→ How to complete this task
Give back, exactly and with nothing added, the lines that run from the one containing "family: Psittaculidae" to the final line below.

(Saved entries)

··········

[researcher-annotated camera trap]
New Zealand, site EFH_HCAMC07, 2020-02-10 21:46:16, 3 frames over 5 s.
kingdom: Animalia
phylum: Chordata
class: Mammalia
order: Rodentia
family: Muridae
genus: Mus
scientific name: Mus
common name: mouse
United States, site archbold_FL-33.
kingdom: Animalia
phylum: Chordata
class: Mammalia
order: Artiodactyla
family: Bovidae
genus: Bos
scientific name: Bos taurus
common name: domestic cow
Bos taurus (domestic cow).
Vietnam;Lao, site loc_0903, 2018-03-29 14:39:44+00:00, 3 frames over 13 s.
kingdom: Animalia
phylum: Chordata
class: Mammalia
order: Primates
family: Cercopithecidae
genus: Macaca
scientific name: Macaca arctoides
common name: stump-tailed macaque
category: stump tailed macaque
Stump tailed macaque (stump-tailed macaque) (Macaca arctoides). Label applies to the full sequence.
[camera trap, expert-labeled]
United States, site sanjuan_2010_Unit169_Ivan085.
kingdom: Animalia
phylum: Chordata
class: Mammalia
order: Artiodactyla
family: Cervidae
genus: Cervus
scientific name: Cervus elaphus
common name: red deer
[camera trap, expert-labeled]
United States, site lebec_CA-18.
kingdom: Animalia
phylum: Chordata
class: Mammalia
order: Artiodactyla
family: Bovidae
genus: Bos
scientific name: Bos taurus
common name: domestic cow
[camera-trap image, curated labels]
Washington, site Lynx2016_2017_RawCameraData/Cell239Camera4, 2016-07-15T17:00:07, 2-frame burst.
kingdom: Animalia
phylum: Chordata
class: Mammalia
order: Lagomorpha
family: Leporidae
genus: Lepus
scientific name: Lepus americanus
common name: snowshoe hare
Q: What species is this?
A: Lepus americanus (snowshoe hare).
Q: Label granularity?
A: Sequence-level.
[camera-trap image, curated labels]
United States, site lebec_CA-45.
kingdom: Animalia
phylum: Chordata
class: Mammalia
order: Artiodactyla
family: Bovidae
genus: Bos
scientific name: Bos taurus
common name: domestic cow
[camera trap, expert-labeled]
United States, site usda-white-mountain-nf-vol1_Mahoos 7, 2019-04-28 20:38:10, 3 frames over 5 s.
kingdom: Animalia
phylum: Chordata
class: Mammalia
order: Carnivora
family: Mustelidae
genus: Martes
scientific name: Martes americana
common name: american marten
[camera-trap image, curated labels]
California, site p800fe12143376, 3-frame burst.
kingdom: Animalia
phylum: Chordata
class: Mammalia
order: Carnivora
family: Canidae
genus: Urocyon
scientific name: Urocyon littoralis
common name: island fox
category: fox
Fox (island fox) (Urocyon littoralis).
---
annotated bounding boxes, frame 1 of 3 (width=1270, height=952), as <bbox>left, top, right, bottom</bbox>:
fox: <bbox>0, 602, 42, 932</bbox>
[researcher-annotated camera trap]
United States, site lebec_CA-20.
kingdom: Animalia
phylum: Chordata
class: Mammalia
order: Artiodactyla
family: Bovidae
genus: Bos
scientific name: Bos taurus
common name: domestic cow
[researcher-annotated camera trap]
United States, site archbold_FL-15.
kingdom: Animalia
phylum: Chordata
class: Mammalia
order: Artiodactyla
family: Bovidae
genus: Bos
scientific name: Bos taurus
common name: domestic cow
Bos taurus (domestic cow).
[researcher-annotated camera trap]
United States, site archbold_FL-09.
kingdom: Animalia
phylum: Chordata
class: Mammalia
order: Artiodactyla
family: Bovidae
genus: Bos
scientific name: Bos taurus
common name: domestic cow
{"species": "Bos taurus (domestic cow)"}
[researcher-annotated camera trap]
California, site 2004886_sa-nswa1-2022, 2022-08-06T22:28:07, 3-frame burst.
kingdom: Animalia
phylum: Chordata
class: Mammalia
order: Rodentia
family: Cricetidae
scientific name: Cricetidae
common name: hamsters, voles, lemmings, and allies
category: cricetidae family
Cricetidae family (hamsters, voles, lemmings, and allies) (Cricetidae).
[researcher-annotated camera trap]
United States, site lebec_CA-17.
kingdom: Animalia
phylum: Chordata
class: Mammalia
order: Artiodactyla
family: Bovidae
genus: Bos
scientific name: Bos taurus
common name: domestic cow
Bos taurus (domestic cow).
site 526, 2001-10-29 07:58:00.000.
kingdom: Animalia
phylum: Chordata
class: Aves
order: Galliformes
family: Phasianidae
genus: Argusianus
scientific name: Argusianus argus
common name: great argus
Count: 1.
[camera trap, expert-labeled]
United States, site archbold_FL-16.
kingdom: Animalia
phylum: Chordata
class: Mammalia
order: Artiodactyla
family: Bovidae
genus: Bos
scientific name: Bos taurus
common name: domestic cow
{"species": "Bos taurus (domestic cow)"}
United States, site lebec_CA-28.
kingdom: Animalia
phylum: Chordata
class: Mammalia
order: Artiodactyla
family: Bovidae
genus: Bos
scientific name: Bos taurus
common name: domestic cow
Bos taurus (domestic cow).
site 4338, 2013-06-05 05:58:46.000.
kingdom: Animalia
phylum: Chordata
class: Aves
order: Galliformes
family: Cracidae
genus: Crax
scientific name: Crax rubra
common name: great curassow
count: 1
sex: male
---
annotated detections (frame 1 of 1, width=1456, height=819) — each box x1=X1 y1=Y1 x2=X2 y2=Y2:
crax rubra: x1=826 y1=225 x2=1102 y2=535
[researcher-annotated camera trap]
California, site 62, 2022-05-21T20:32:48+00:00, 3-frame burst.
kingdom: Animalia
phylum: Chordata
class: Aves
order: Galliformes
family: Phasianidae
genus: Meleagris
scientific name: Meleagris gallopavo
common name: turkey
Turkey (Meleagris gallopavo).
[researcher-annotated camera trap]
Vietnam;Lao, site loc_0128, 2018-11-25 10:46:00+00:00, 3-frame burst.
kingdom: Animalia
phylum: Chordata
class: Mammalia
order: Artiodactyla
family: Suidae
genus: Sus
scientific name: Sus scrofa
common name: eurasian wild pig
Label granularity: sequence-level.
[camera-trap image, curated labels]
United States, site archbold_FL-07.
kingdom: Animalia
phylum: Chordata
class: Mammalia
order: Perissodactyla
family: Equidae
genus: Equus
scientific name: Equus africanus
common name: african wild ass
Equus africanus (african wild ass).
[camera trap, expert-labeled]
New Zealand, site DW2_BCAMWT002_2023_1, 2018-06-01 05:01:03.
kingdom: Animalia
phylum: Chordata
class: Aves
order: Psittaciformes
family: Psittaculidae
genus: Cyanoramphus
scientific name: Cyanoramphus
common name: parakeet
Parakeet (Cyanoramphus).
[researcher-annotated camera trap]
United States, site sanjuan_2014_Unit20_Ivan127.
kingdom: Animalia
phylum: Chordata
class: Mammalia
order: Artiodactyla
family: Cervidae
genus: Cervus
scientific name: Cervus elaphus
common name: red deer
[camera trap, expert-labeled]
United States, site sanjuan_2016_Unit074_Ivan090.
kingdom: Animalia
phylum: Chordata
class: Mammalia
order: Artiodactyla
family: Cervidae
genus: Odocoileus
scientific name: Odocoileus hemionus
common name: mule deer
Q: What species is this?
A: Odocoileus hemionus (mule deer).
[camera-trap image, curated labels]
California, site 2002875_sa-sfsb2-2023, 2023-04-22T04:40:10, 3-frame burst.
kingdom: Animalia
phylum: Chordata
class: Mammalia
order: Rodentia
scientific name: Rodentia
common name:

··········

→ Task solution
family: Psittaculidae
genus: Cyanoramphus
scientific name: Cyanoramphus
common name: parakeet
Parakeet (Cyanoramphus).
[researcher-annotated camera trap]
United States, site sanjuan_2014_Unit20_Ivan127.
kingdom: Animalia
phylum: Chordata
class: Mammalia
order: Artiodactyla
family: Cervidae
genus: Cervus
scientific name: Cervus elaphus
common name: red deer
[camera trap, expert-labeled]
United States, site sanjuan_2016_Unit074_Ivan090.
kingdom: Animalia
phylum: Chordata
class: Mammalia
order: Artiodactyla
family: Cervidae
genus: Odocoileus
scientific name: Odocoileus hemionus
common name: mule deer
Q: What species is this?
A: Odocoileus hemionus (mule deer).
[camera-trap image, curated labels]
California, site 2002875_sa-sfsb2-2023, 2023-04-22T04:40:10, 3-frame burst.
kingdom: Animalia
phylum: Chordata
class: Mammalia
order: Rodentia
scientific name: Rodentia
common name:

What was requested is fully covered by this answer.